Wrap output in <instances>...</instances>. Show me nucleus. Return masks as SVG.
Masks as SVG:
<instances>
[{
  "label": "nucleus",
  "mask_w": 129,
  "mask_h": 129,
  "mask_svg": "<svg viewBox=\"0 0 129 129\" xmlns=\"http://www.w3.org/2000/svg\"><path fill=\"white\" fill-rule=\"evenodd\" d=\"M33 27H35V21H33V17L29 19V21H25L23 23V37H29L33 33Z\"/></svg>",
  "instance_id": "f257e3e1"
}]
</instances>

--*--

→ Given instruction
Put every line of the records into a JSON list of strings, one string per line, with blank lines left out.

→ Exercise response
[
  "Wrap output in <instances>...</instances>. Show me nucleus. Return masks as SVG.",
  "Masks as SVG:",
  "<instances>",
  "[{",
  "  \"label\": \"nucleus\",",
  "  \"mask_w\": 129,",
  "  \"mask_h\": 129,",
  "  \"mask_svg\": \"<svg viewBox=\\\"0 0 129 129\\\" xmlns=\\\"http://www.w3.org/2000/svg\\\"><path fill=\\\"white\\\" fill-rule=\\\"evenodd\\\" d=\\\"M33 27H35V21H33V17L29 19V21H25L23 23V37H29L33 33Z\\\"/></svg>\",",
  "  \"instance_id\": \"f257e3e1\"",
  "}]",
  "</instances>"
]